Today, we are limited, perhaps fatally, by misconceptions regarding humanity and nature. Take the viciously prevalent and false notion that there is only so much wealth (for example energy, food, arable land, money, etc.) to be divided among competing nations or ideologies, religious or otherwise.


True scientific inquiry functions upon a mission orientation that Benjamin Franklin adopted from Cotton Mather's principle that a society must be orchestrated to "do the good." Thus, we will prioritize areas of research that will redefine that which we consider to be resources at ever higher levels of usable energy transformational throughput.


Living systems naturally exhibit a higher ordering principle than nonliving ones. Although, in extreme cases such as approaching the speed of light or at absolute zero temperature or of fusion energy confinement regimes, inorganic systems act anomalously via singularities in a well ordered fashion.

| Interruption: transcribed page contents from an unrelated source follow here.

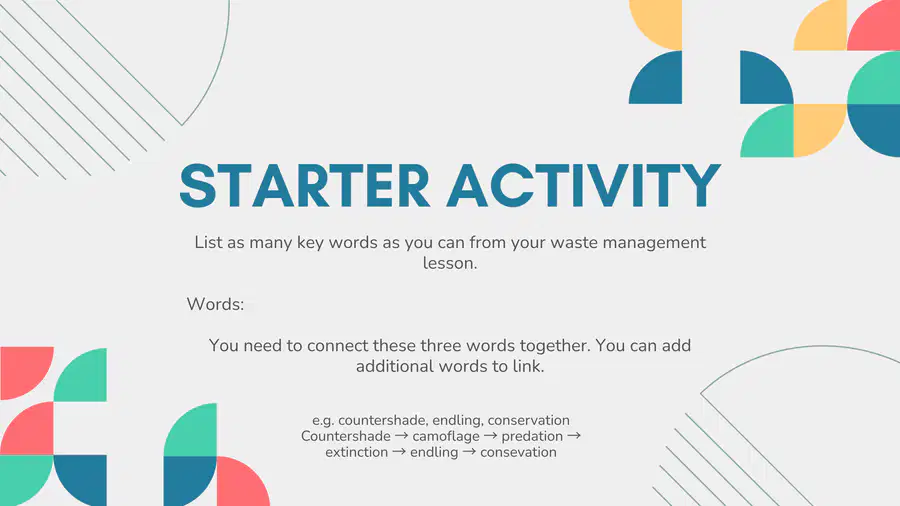 STARTER ACTIVITY

List as many key words as you can from your waste management lesson.

Words:

You need to connect these three words together. You can add additional words to link.

e.g. countershade, endling, conservation
Countershade → camoflage → predation → extinction → endling → consevation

Likewise, human creative thought is qualitatively distinct. To be precise, what is meant here by creative thought is that which uniquely bears the potential of transforming society to ever higher levels of both material and psychological well being. Again, Riemann synthesized an approach for how a physical geometry can map these features of physical and mental reality.


If we view a function upon an n-dimensional surface, say one characterized by energetic constraints, be it inorganic, biophysical or mental, their exists a potential for that function to branch into a new domain of higher energetics of new well ordered surfaces of n + 1 dimensionalities. Thus, for instance, we discover that a protein may act precisely as such a singularity that has multiple potential biophysical functions. Further, human individuals have the potential cognitive power to consciously revolutionize practice in multidimensional mental arenas, from science, economics and art.